Records from a spatial question set:
Start

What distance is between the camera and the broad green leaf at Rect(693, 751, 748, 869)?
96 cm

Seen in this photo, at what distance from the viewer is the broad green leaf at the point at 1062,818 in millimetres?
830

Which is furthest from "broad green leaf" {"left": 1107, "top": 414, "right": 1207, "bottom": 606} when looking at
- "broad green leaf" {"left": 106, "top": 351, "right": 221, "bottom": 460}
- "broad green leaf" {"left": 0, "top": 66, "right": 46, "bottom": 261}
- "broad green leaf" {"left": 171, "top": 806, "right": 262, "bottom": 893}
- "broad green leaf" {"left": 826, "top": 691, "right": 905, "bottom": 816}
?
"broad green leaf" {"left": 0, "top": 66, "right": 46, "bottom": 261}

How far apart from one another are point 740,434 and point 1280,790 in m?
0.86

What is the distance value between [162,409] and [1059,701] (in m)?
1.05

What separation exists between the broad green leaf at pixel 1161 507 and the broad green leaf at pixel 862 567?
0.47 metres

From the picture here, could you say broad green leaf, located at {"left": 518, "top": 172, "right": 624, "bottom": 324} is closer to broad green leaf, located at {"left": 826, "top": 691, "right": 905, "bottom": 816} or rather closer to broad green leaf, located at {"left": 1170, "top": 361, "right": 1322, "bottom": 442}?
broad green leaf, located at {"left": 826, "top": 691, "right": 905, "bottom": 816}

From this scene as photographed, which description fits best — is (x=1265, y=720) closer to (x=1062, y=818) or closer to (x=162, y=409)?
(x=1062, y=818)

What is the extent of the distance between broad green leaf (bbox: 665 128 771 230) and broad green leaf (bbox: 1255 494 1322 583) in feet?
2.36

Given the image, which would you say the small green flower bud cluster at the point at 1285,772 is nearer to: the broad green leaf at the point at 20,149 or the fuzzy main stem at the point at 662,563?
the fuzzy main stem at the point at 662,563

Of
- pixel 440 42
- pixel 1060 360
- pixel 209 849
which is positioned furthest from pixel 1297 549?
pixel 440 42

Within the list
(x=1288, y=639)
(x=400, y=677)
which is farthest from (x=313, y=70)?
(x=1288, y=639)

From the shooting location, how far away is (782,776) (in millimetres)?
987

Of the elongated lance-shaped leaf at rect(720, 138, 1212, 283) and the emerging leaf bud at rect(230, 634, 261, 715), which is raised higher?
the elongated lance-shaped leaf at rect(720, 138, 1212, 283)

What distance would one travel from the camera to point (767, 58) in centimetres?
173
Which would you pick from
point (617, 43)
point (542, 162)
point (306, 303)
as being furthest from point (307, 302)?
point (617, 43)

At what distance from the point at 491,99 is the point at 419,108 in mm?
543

End

_THE EXERCISE_
Rewrite the entries above as a JSON list of strings, one string for each line. Omit the blank lines.

_FULL ANSWER_
[
  "What distance is between the camera and the broad green leaf at Rect(693, 751, 748, 869)?",
  "96 cm",
  "Seen in this photo, at what distance from the viewer is the broad green leaf at the point at 1062,818 in millimetres?",
  "830",
  "Which is furthest from \"broad green leaf\" {\"left\": 1107, \"top\": 414, \"right\": 1207, \"bottom\": 606} when looking at",
  "- \"broad green leaf\" {\"left\": 106, \"top\": 351, \"right\": 221, \"bottom\": 460}",
  "- \"broad green leaf\" {\"left\": 0, \"top\": 66, \"right\": 46, \"bottom\": 261}",
  "- \"broad green leaf\" {\"left\": 171, \"top\": 806, \"right\": 262, \"bottom\": 893}",
  "- \"broad green leaf\" {\"left\": 826, \"top\": 691, \"right\": 905, \"bottom\": 816}",
  "?",
  "\"broad green leaf\" {\"left\": 0, \"top\": 66, \"right\": 46, \"bottom\": 261}",
  "How far apart from one another are point 740,434 and point 1280,790 in m?",
  "0.86",
  "What is the distance value between [162,409] and [1059,701] (in m)?",
  "1.05",
  "What separation exists between the broad green leaf at pixel 1161 507 and the broad green leaf at pixel 862 567?",
  "0.47 metres",
  "From the picture here, could you say broad green leaf, located at {\"left\": 518, \"top\": 172, \"right\": 624, \"bottom\": 324} is closer to broad green leaf, located at {\"left\": 826, \"top\": 691, \"right\": 905, \"bottom\": 816} or rather closer to broad green leaf, located at {\"left\": 1170, \"top\": 361, \"right\": 1322, \"bottom\": 442}?",
  "broad green leaf, located at {\"left\": 826, \"top\": 691, \"right\": 905, \"bottom\": 816}",
  "From this scene as photographed, which description fits best — is (x=1265, y=720) closer to (x=1062, y=818) or closer to (x=162, y=409)?",
  "(x=1062, y=818)",
  "What is the extent of the distance between broad green leaf (bbox: 665 128 771 230) and broad green leaf (bbox: 1255 494 1322 583) in feet?",
  "2.36",
  "Given the image, which would you say the small green flower bud cluster at the point at 1285,772 is nearer to: the broad green leaf at the point at 20,149 or the fuzzy main stem at the point at 662,563?",
  "the fuzzy main stem at the point at 662,563",
  "Of",
  "- pixel 440 42",
  "- pixel 1060 360",
  "- pixel 209 849",
  "which is positioned furthest from pixel 1297 549?",
  "pixel 440 42",
  "Within the list",
  "(x=1288, y=639)",
  "(x=400, y=677)",
  "which is farthest from (x=313, y=70)?",
  "(x=1288, y=639)",
  "From the shooting location, how far away is (782,776) (in millimetres)?",
  "987",
  "Of the elongated lance-shaped leaf at rect(720, 138, 1212, 283) and the emerging leaf bud at rect(230, 634, 261, 715), which is raised higher?",
  "the elongated lance-shaped leaf at rect(720, 138, 1212, 283)",
  "What distance would one travel from the camera to point (767, 58) in centimetres?",
  "173",
  "Which would you pick from",
  "point (617, 43)",
  "point (542, 162)",
  "point (306, 303)",
  "as being furthest from point (307, 302)?",
  "point (617, 43)",
  "At what distance from the point at 491,99 is the point at 419,108 in mm?",
  "543"
]